This is the file structure of the app:
api/
folder which contains the backend filesclient/
which contains the frontend files.env
,requirements.txt
,Dockerfile
, andstart.sh
Environment variables
Create a .env
file and make sure to include these environment variables:
OPENAI_API_KEY=your_openai_key
GITHUB_TOKEN=your_github_token
API_ROOT="http://0.0.0.0:8765"
Requirements
To deploy, you need a requirements.txt
file.
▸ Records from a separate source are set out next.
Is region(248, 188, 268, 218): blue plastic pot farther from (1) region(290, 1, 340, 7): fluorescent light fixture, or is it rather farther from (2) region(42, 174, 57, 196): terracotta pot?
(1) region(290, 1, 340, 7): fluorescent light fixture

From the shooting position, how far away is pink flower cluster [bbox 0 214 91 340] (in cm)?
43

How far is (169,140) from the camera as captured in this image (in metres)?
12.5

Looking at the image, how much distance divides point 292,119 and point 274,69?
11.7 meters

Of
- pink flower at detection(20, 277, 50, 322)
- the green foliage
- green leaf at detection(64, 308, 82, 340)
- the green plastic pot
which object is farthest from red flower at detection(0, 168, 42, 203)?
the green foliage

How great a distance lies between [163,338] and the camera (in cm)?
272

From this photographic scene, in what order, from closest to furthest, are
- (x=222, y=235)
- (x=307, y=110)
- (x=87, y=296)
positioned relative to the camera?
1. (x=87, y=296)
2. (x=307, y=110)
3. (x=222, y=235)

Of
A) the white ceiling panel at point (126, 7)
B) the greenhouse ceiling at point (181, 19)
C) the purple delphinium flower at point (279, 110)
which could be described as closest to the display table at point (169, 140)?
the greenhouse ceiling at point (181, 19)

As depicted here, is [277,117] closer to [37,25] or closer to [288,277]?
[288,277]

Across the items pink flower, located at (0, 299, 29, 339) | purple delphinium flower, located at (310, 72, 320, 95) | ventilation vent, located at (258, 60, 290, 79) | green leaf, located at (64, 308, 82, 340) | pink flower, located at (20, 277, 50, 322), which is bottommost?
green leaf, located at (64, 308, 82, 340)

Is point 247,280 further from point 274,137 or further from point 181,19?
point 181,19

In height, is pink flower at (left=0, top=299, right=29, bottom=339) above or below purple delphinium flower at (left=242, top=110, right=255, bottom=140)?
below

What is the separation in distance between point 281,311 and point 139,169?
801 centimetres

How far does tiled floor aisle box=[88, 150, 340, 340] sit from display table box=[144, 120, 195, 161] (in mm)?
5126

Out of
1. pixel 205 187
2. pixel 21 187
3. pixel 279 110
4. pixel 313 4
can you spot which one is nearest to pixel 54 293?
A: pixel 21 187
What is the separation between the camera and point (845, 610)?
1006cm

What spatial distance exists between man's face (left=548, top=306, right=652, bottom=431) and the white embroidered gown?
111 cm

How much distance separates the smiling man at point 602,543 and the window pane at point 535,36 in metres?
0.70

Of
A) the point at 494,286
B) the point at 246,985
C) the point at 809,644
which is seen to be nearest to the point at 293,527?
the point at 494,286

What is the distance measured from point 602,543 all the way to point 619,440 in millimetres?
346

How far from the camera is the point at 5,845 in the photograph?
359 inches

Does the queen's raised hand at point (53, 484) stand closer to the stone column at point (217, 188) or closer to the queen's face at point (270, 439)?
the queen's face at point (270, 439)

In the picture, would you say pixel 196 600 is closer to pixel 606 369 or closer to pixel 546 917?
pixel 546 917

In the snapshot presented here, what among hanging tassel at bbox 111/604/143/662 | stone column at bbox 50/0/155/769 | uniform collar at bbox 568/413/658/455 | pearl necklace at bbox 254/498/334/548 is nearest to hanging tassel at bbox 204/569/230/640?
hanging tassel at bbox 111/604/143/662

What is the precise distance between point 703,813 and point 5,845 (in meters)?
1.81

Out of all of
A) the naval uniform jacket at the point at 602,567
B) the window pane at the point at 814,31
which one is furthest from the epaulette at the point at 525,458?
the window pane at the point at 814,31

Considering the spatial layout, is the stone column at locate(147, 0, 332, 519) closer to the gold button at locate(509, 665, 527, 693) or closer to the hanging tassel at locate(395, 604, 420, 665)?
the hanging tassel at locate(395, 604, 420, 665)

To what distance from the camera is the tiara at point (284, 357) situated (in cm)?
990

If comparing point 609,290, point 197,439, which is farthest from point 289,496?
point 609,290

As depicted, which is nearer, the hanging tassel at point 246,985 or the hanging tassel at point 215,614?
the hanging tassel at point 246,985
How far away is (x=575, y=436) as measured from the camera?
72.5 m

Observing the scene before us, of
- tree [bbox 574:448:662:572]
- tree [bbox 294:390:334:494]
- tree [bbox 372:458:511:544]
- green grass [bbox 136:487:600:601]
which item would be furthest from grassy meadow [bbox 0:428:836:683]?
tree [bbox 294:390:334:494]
It should look like this:
uvicorn==0.21.1
fastapi==0.95.0
redis==4.5.4
celery==5.2.7
watchdog
python-dotenv==1.0.0
sqlalchemy
llama-index-core
llama-index-readers-github
llama_index
humanize
solara==1.29.1
openai
Dockerfile
We’ll deploy this as a docker
app, so we need a Dockerfile
:
FROM python:3.11
COPY api/ /api/
COPY client/ /client/
COPY start.sh start.sh
COPY requirements.txt requirements.txt
COPY .env .env
RUN apt-get update && apt-get -y install redis-server
RUN pip install -r requirements.txt --no-cache-dir
RUN python api/create_models.py
ENTRYPOINT ["sh", "start.sh", "--port", "80"]
Some notes:
- We copy over every file, take note of the
api/
andclient/
folders - Before starting, we must create the database using
python api/create_models.py
- Ploomber requires apps to run on
port 80
, so we specify that inENTRYPOINT
ENTRYPOINT
runs a script that starts each process in a specific sequence. More details to follow:
start.sh
We use this shell script to run FastAPI, Redis, Celery, and Solara concurrently. Importantly, the FastAPI server must be running before Solara, or else Solara will fail. To do this, we make use of sleep
. We use the &
operator to run multiple commands at once. It looks like this:
#!/bin/bash
sleep 10 && solara run client/main.py --host=0.0.0.0 --port=80 &
(nohup redis-server &
celery --app=api.task.app worker --concurrency=1 --loglevel=DEBUG &
uvicorn api.app:app --host=0.0.0.0 --port=8765)
Ploomber Cloud
Now we’re ready to deploy. If you haven’t yet sign up and get an API key.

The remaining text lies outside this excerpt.